From The spy who liked me: Britain’s changing secret service – FT.com
If I come across someone in a work context, and they are not on LinkedIn, then I assume that they are either in the witness protection programme or have been in prison. Unfair, possibly, but that’s where we are. And of course if you are not yourself on Facebook, then it’s only a matter of time before some schmuk snaps you and you’re in the system whether you like it or not. You could be out and about with an important business contact having a very important business discussion about important business issues, for example, but because of the camera angle and the perspective a snapshot of this event might be entirely misconstrued.
And once you’re in the system, you are no longer anonymous whatever you might think about being off the grid. Wherever you are and whatever you are doing, you’re in someone’s SnapChat or Instagram feed.

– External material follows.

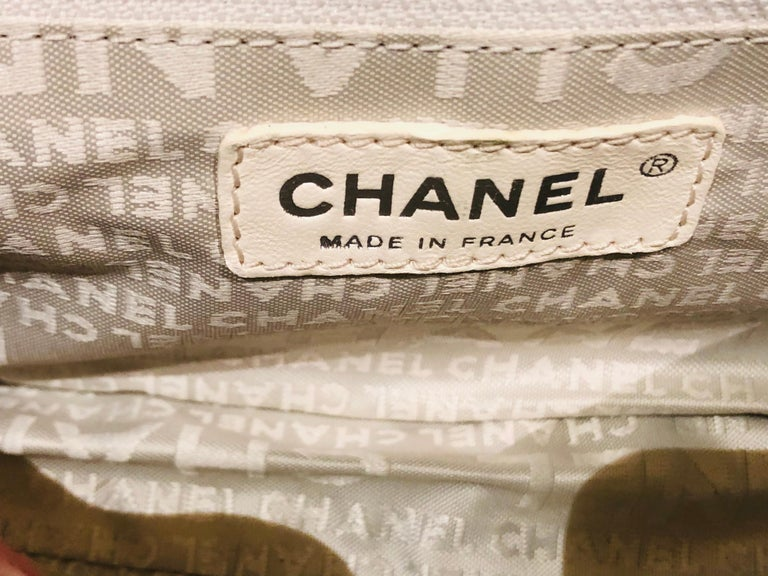 "Chanel Green ""CC"" Silver hardware Stitching Shoulder Bag For Sale 3"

Give Facebook two pictures, and it can tell you with 97 percent accuracy whether they’re the same person, roughly the same accuracy as a human being in the same spot.
[From Why Facebook is beating the FBI at facial recognition | The Verge]

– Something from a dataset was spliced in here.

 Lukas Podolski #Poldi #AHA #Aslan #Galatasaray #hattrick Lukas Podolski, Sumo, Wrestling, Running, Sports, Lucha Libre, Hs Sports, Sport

In the good old days, the good old spies had to stake you out and track you down and stalk you and then murder you in a dastardly and complex fashion, often involving laser beams. Now they just run the face recognition software until you pop up somewhere and then… it’s radioactive sushi time. Until my plan for Facebook-blue burkhas for all is accepted by the mainstream I’m afraid I can see no way round this. The Bond villain of the future isn’t Mr. Big on an island with a pet cheetah and anti-aircraft missiles but a kid in his underwear eating pizza and running face matching algorithms.

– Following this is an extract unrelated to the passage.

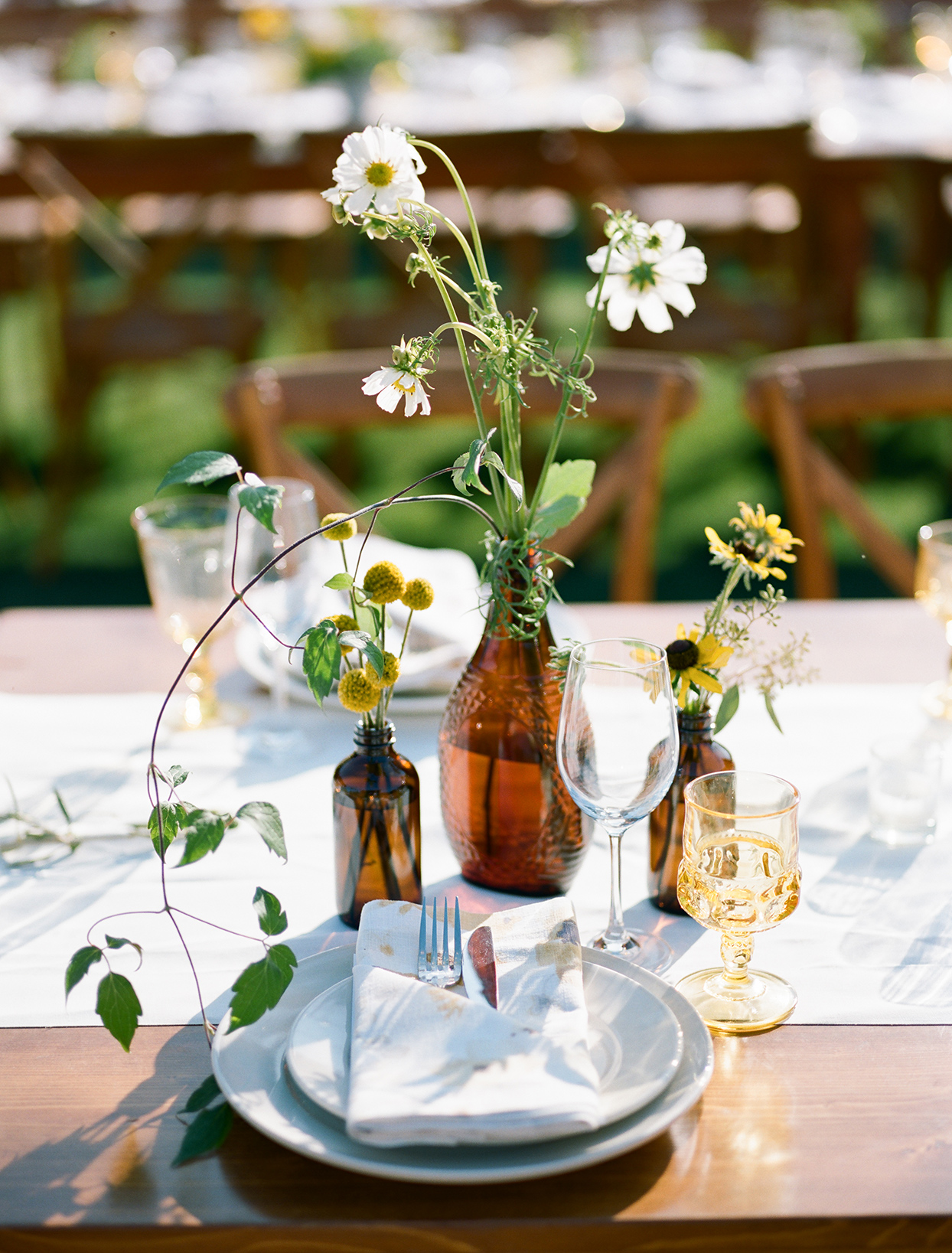 simple yellow and brown natural place setting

By the way, I noticed in the newspapers that while it may be increasingly difficult for spies to convince people that they are not spies, it is apparently much easier for people to convince other people that they are spies.
Mark Acklom convinced her he was a spy and defrauded her of £850,000
I don’t want to pick on this poor woman, and I know only too well how easily women can fall under the spell of handsome Englishmen, but honestly had she never heard of LinkedIn? If a match.com counterparty was trying to convince me that they are from MI6, I would fully expect to open up their LinkedIn profile and see a convincing employment narrative going back many years. And if they didn’t have a Facebook profile, then I’d naturally assume them to be a fraudster not an undercover agent.
Spies are an interesting use case when you start to think about the series business of population-sale identity they present a problem. If the purpose of a national identity system is to uniquely identity someone, then you don’t want it to ping back “James Bond” when 007 has to use the biometric identification system at the casino entrance. Which means that in the general case, people must be able to have multiple identities. When Bond presents an ID with the alias Dave Birch on it, then the casino system should ping the government (or whoever) to ask “is this Dave Birch” and get back a “yes”, rather than ping them with “who is this” and get back “James Bond”. As I wrote many years ago,
As was well-put on Ideal Government recently, multiple identities are part of the solution, not part of the problem of information age identity.
Population-scale solutions should start with multiple identities, not add them as a special case. The very specific case where the pseudonym and the absonym coincide should be seen as nothing more than one of a spectrum of identity mappings.